Pendidikan dapat menjadi alat dalam pembaruan sosial. Tidak
disangsikan, tidak ada kaum konseptualis yang mengharapkan sekolah
sebagai alat untuk perubahan sosial. Namun demikian, banyak kaum
konseptualis akan setuju, bahwa walaupun sekolah mungkin tidak sanggup
merubah kebudayaan, tetapi sekolah yang paling kurang dapat berbuat
banyak untuk menciptakan opini yang kondusif bagi perubahan, sebuah
iklim yang perlu jika individu-individu yang inovatif harus mendapat
pengikut-pengikut dan dengan demikian mengerakkan pola baru dan
permanen.

3. Pandangan golongan realis


Pandangan budaya realis terhadap pendidikan lebih dekat dengan
pandangan aliran-aliran pemikiran pendidikan yang terpercaya kepada
pemyesuaian anak-anak terhadap realita objektif, baik alamiah maupun
budaya, dengan menanamkan pengetahuan, nilai-nilai, dan ketrampilan-
ketrampilan tertentu yang telah dipilih oleh kebudayaan. Pandangan
golongan ini lebih berempati dibandingkan dengan kaum konseptualis,
kaum realis menginginkan sistem pendidikan yang akan melatih individu
untuk menimbang dan merubah kebudayaan mereka berdasarkan nilai-nilai
dasar mereka. Banyak pendidik tradisional untuk mencapai tujuan ini
dengan mendidik generasi muda tentang apa yang dianggap kebenaran dan
nilai yang permanen, dengan mengunakan nilai-nilai yang ini generasi muda
dapat mengatakan perubahan social apa yang harus mereka bantu, hindari
atau gerakkan.
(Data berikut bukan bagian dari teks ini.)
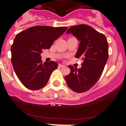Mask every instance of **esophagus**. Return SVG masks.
Returning a JSON list of instances; mask_svg holds the SVG:
<instances>
[{
    "mask_svg": "<svg viewBox=\"0 0 126 126\" xmlns=\"http://www.w3.org/2000/svg\"><path fill=\"white\" fill-rule=\"evenodd\" d=\"M64 66H65V65H62V64H59V67H64Z\"/></svg>",
    "mask_w": 126,
    "mask_h": 126,
    "instance_id": "esophagus-1",
    "label": "esophagus"
}]
</instances>
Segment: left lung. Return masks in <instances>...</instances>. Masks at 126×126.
<instances>
[{"label": "left lung", "instance_id": "obj_1", "mask_svg": "<svg viewBox=\"0 0 126 126\" xmlns=\"http://www.w3.org/2000/svg\"><path fill=\"white\" fill-rule=\"evenodd\" d=\"M67 33H72L80 42L75 57L81 58L84 62L79 69L69 65L71 72L64 79L71 90L84 93L101 77L109 57L108 41L102 33L86 24L71 27Z\"/></svg>", "mask_w": 126, "mask_h": 126}]
</instances>
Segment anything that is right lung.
I'll return each mask as SVG.
<instances>
[{
    "label": "right lung",
    "mask_w": 126,
    "mask_h": 126,
    "mask_svg": "<svg viewBox=\"0 0 126 126\" xmlns=\"http://www.w3.org/2000/svg\"><path fill=\"white\" fill-rule=\"evenodd\" d=\"M67 27L39 26L18 33L11 45V62L17 77L28 89L44 88L58 67L55 61L42 64V49H49L67 30Z\"/></svg>",
    "instance_id": "1"
}]
</instances>
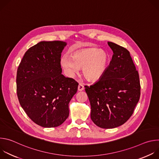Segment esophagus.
<instances>
[{
	"instance_id": "esophagus-1",
	"label": "esophagus",
	"mask_w": 159,
	"mask_h": 159,
	"mask_svg": "<svg viewBox=\"0 0 159 159\" xmlns=\"http://www.w3.org/2000/svg\"><path fill=\"white\" fill-rule=\"evenodd\" d=\"M84 89V87L83 84H79V86H78V90H79V91H82V90H83Z\"/></svg>"
}]
</instances>
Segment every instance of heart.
<instances>
[{
  "label": "heart",
  "mask_w": 159,
  "mask_h": 159,
  "mask_svg": "<svg viewBox=\"0 0 159 159\" xmlns=\"http://www.w3.org/2000/svg\"><path fill=\"white\" fill-rule=\"evenodd\" d=\"M109 61L108 54L96 48L79 50L71 55V58L63 56L60 63L67 75L75 77L82 69L84 77L89 82L99 80L106 71Z\"/></svg>",
  "instance_id": "heart-1"
}]
</instances>
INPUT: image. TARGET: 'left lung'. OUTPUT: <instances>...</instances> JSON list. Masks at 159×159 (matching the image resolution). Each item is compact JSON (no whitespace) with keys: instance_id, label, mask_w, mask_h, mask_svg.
<instances>
[{"instance_id":"1","label":"left lung","mask_w":159,"mask_h":159,"mask_svg":"<svg viewBox=\"0 0 159 159\" xmlns=\"http://www.w3.org/2000/svg\"><path fill=\"white\" fill-rule=\"evenodd\" d=\"M107 44L113 55L106 72L94 84L85 85L91 107L90 118L98 126L106 129L126 123L140 96L139 72L129 51L112 42Z\"/></svg>"}]
</instances>
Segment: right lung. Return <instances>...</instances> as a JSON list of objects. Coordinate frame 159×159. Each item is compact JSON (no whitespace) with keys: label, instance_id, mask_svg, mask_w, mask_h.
Listing matches in <instances>:
<instances>
[{"label":"right lung","instance_id":"right-lung-1","mask_svg":"<svg viewBox=\"0 0 159 159\" xmlns=\"http://www.w3.org/2000/svg\"><path fill=\"white\" fill-rule=\"evenodd\" d=\"M66 43L41 41L30 48L17 71V94L29 118L44 128L57 127L69 117V104L78 82L61 74V53Z\"/></svg>","mask_w":159,"mask_h":159}]
</instances>
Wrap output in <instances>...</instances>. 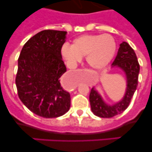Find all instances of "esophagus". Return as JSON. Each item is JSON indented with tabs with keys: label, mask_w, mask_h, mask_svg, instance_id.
Here are the masks:
<instances>
[{
	"label": "esophagus",
	"mask_w": 152,
	"mask_h": 152,
	"mask_svg": "<svg viewBox=\"0 0 152 152\" xmlns=\"http://www.w3.org/2000/svg\"><path fill=\"white\" fill-rule=\"evenodd\" d=\"M62 83H63V85H65V84H64V82H62Z\"/></svg>",
	"instance_id": "1"
}]
</instances>
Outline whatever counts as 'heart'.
Listing matches in <instances>:
<instances>
[{
  "instance_id": "b5f03b06",
  "label": "heart",
  "mask_w": 152,
  "mask_h": 152,
  "mask_svg": "<svg viewBox=\"0 0 152 152\" xmlns=\"http://www.w3.org/2000/svg\"><path fill=\"white\" fill-rule=\"evenodd\" d=\"M116 48L114 37L108 34H85L73 39L70 47L64 45L61 52L70 65H75L85 56L89 66L102 69L111 62Z\"/></svg>"
}]
</instances>
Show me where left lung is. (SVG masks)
<instances>
[{"label": "left lung", "mask_w": 152, "mask_h": 152, "mask_svg": "<svg viewBox=\"0 0 152 152\" xmlns=\"http://www.w3.org/2000/svg\"><path fill=\"white\" fill-rule=\"evenodd\" d=\"M113 67H118L126 73L127 87L125 96L120 102L113 105L107 104L94 87L90 93V103L93 114L100 118H113L123 113L129 107L137 89L140 65L132 48L126 42H122L117 56L113 62Z\"/></svg>", "instance_id": "obj_1"}]
</instances>
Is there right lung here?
Here are the masks:
<instances>
[{"mask_svg":"<svg viewBox=\"0 0 152 152\" xmlns=\"http://www.w3.org/2000/svg\"><path fill=\"white\" fill-rule=\"evenodd\" d=\"M67 31L43 30L25 43L18 58L15 83L21 102L37 115L53 118L70 107V95L59 78L66 72L61 54Z\"/></svg>","mask_w":152,"mask_h":152,"instance_id":"add662e5","label":"right lung"}]
</instances>
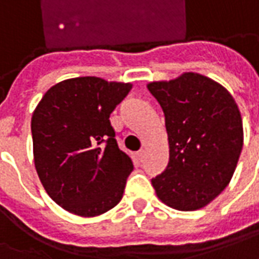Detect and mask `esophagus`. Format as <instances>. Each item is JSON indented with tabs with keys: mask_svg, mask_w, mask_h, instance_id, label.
<instances>
[{
	"mask_svg": "<svg viewBox=\"0 0 259 259\" xmlns=\"http://www.w3.org/2000/svg\"><path fill=\"white\" fill-rule=\"evenodd\" d=\"M137 159H139V161H142L144 159V150H140L137 153Z\"/></svg>",
	"mask_w": 259,
	"mask_h": 259,
	"instance_id": "obj_1",
	"label": "esophagus"
}]
</instances>
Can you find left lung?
<instances>
[{
	"label": "left lung",
	"instance_id": "obj_1",
	"mask_svg": "<svg viewBox=\"0 0 259 259\" xmlns=\"http://www.w3.org/2000/svg\"><path fill=\"white\" fill-rule=\"evenodd\" d=\"M166 117L170 159L152 179L160 200L180 211L212 201L233 177L242 150V119L226 88L198 73L147 85Z\"/></svg>",
	"mask_w": 259,
	"mask_h": 259
}]
</instances>
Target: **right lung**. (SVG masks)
Here are the masks:
<instances>
[{"instance_id":"right-lung-1","label":"right lung","mask_w":259,"mask_h":259,"mask_svg":"<svg viewBox=\"0 0 259 259\" xmlns=\"http://www.w3.org/2000/svg\"><path fill=\"white\" fill-rule=\"evenodd\" d=\"M130 89L96 76L68 79L35 109V168L48 196L66 211L95 217L122 200L133 163L119 149L109 117Z\"/></svg>"}]
</instances>
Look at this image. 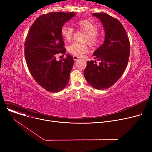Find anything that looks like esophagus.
Here are the masks:
<instances>
[{
    "instance_id": "34e87169",
    "label": "esophagus",
    "mask_w": 152,
    "mask_h": 152,
    "mask_svg": "<svg viewBox=\"0 0 152 152\" xmlns=\"http://www.w3.org/2000/svg\"><path fill=\"white\" fill-rule=\"evenodd\" d=\"M79 58L78 57H77V56H75V55L73 56V59H74V60H75V61L77 60Z\"/></svg>"
}]
</instances>
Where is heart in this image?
I'll return each mask as SVG.
<instances>
[{
	"instance_id": "heart-1",
	"label": "heart",
	"mask_w": 152,
	"mask_h": 152,
	"mask_svg": "<svg viewBox=\"0 0 152 152\" xmlns=\"http://www.w3.org/2000/svg\"><path fill=\"white\" fill-rule=\"evenodd\" d=\"M75 25L87 33L84 39L85 42H88L92 47H95L99 44L101 41V37L97 33L99 27L96 24L89 19H81L76 21ZM60 33L62 37L66 42H69L73 37L74 30L71 26L65 24L62 26ZM68 51L77 57H81L88 52V45L86 43L74 42L69 45Z\"/></svg>"
}]
</instances>
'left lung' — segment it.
<instances>
[{"label": "left lung", "instance_id": "1", "mask_svg": "<svg viewBox=\"0 0 152 152\" xmlns=\"http://www.w3.org/2000/svg\"><path fill=\"white\" fill-rule=\"evenodd\" d=\"M103 24L105 32L103 44L95 50L94 58L100 60L87 61L84 71L86 79L94 88L103 90L115 84L124 71L129 61L130 42L122 24L105 13H95Z\"/></svg>", "mask_w": 152, "mask_h": 152}]
</instances>
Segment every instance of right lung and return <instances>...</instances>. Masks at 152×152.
Wrapping results in <instances>:
<instances>
[{
  "label": "right lung",
  "mask_w": 152,
  "mask_h": 152,
  "mask_svg": "<svg viewBox=\"0 0 152 152\" xmlns=\"http://www.w3.org/2000/svg\"><path fill=\"white\" fill-rule=\"evenodd\" d=\"M76 15L73 12H53L39 17L32 25L25 42L28 68L36 81L44 89L58 92L67 86L74 60L67 54L56 60L58 53L65 54L60 30Z\"/></svg>",
  "instance_id": "add662e5"
}]
</instances>
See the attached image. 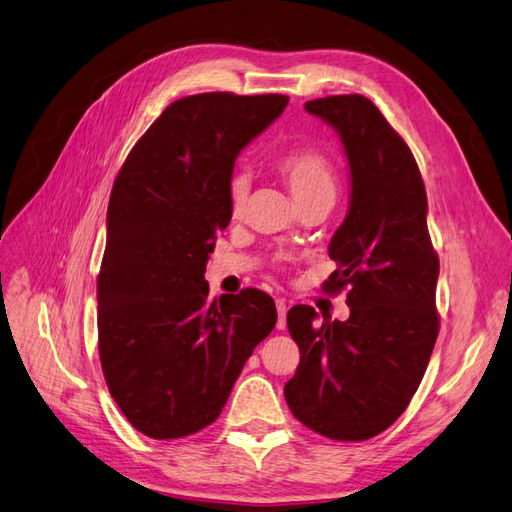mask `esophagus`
Masks as SVG:
<instances>
[{
    "instance_id": "esophagus-1",
    "label": "esophagus",
    "mask_w": 512,
    "mask_h": 512,
    "mask_svg": "<svg viewBox=\"0 0 512 512\" xmlns=\"http://www.w3.org/2000/svg\"><path fill=\"white\" fill-rule=\"evenodd\" d=\"M276 310H278V321H276V327L278 329H285V325H287V304H285V300H276Z\"/></svg>"
}]
</instances>
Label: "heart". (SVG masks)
<instances>
[{
	"instance_id": "1",
	"label": "heart",
	"mask_w": 512,
	"mask_h": 512,
	"mask_svg": "<svg viewBox=\"0 0 512 512\" xmlns=\"http://www.w3.org/2000/svg\"><path fill=\"white\" fill-rule=\"evenodd\" d=\"M274 170L302 206L312 202H334L336 195V168L332 159L315 146H295L280 153L274 159ZM229 210L234 217L242 212L249 197V180L246 176H234L229 183Z\"/></svg>"
}]
</instances>
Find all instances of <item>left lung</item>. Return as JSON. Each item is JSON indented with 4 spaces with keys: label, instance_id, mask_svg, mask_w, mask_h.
I'll return each instance as SVG.
<instances>
[{
    "label": "left lung",
    "instance_id": "left-lung-1",
    "mask_svg": "<svg viewBox=\"0 0 512 512\" xmlns=\"http://www.w3.org/2000/svg\"><path fill=\"white\" fill-rule=\"evenodd\" d=\"M306 110L338 131L349 159V212L329 242L338 270L323 291L349 289L351 315L317 323L315 308L289 310L300 366L285 400L312 432L361 442L402 415L425 374L440 325V261L417 161L381 110L357 93L321 97Z\"/></svg>",
    "mask_w": 512,
    "mask_h": 512
}]
</instances>
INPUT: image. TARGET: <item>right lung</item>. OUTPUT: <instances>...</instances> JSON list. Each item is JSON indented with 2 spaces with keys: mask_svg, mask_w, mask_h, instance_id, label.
I'll return each mask as SVG.
<instances>
[{
  "mask_svg": "<svg viewBox=\"0 0 512 512\" xmlns=\"http://www.w3.org/2000/svg\"><path fill=\"white\" fill-rule=\"evenodd\" d=\"M287 102L221 91L176 100L114 178L97 276L100 361L114 402L148 438H185L217 421L276 325L268 293L210 302L204 272L232 219L236 157Z\"/></svg>",
  "mask_w": 512,
  "mask_h": 512,
  "instance_id": "add662e5",
  "label": "right lung"
}]
</instances>
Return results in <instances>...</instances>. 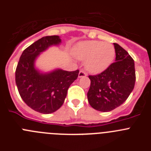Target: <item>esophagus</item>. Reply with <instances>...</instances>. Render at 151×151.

Golongan tradisional lain menganjurkan pendidikan ilmiah
yang pokok, yang berguna bagi orang-orang muda jika mereka harus
memilih tujuan-tujuan yang diizinkan oleh kebudayaan yang ada, dan jika
mereka akan menggunakan hukum-hukum kebudayaan yang diketahui
mereka untuk mencapai tujuan-tujuan tersebut. perubahan, dengan kata lain,
mesti bersifat evolusi, bukan revolusi. Perubahan tersebut mesti dibimbing
oleh asumsi-asumsi dasar kebudayaan itu.